Ribosome assembly defects result in ribosomopathies, primarily caused by inadequate protein synthesis and induced oxidative stress. This study aimed to investigate the link between deleting one ribosomal protein gene (RPG) paralog and oxidative stress response. Our results indicated that RPG mutants exhibited higher oxidant sensitivity than the wild type (WT). The concentrations of H2O2 were increased in the RPG mutants. Catalase and superoxide dismutase (SOD) activities were generally higher at the stationary phase, with catalase showing particularly elevated activity in the RPG mutants. While both catalase genes, CTT1 and CTA1, consistently exhibited higher transcription in RPG mutants, Ctt1 primarily contributed to the increased catalase activity. Stress-response transcription factors Msn2, Msn4, and Hog1 played a role in regulating these processes. Previous studies have demonstrated that H2O2 can cleave 25S rRNA via the Fenton reaction, enhancing ribosomes' ability to translate mRNAs associated with oxidative stress-related genes. The cleavage of 25S rRNA was consistently more pronounced, and the translation efficiency of CTT1 and CTA1 mRNAs was altered in RPG mutants.

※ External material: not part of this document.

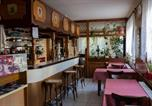Location vacances Maizières-lès-Vic - Chambres d'hotes Lagarde-2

Our results provide evidence that the mutations in RPGs increase H2O2 levels in vivo and elevate catalase expression through both transcriptional and translational controls.

核糖体蛋白基因突变诱导过氧化氢酶在酿酒酵母中过度表达。
核糖体组装缺陷导致核糖体病,主要是由蛋白质合成不足和诱发氧化应激引起的。本研究旨在探讨一个核糖体蛋白基因(RPG)旁系基因的缺失与氧化应激反应之间的联系。结果表明,与野生型(WT)相比,RPG 突变体表现出更高的氧化应激敏感性。RPG 突变体的 H2O2 浓度增加。过氧化氢酶和超氧化物歧化酶(SOD)的活性在静止期普遍较高,过氧化氢酶在 RPG 突变体中的活性尤其高。虽然过氧化氢酶基因 CTT1 和 CTA1 在 RPG 突变体中都表现出较高的转录,但过氧化氢酶活性的提高主要是由 Ctt1 引起的。应激反应转录因子Msn2、Msn4和Hog1在调节这些过程中发挥了作用。先前的研究表明,H2O2 可通过芬顿反应裂解 25S rRNA,从而增强核糖体翻译与氧化应激相关基因有关的 mRNA 的能力。在 RPG 突变体中,25S rRNA 的裂解一直比较明显,CTT1 和 CTA1 mRNA 的翻译效率也发生了改变。我们的研究结果提供了证据,表明 RPG 的突变会增加体内 H2O2 水平,并通过转录和翻译控制提高过氧化氢酶的表达。
本文章由计算机程序翻译,如有差异,请以英文原文为准。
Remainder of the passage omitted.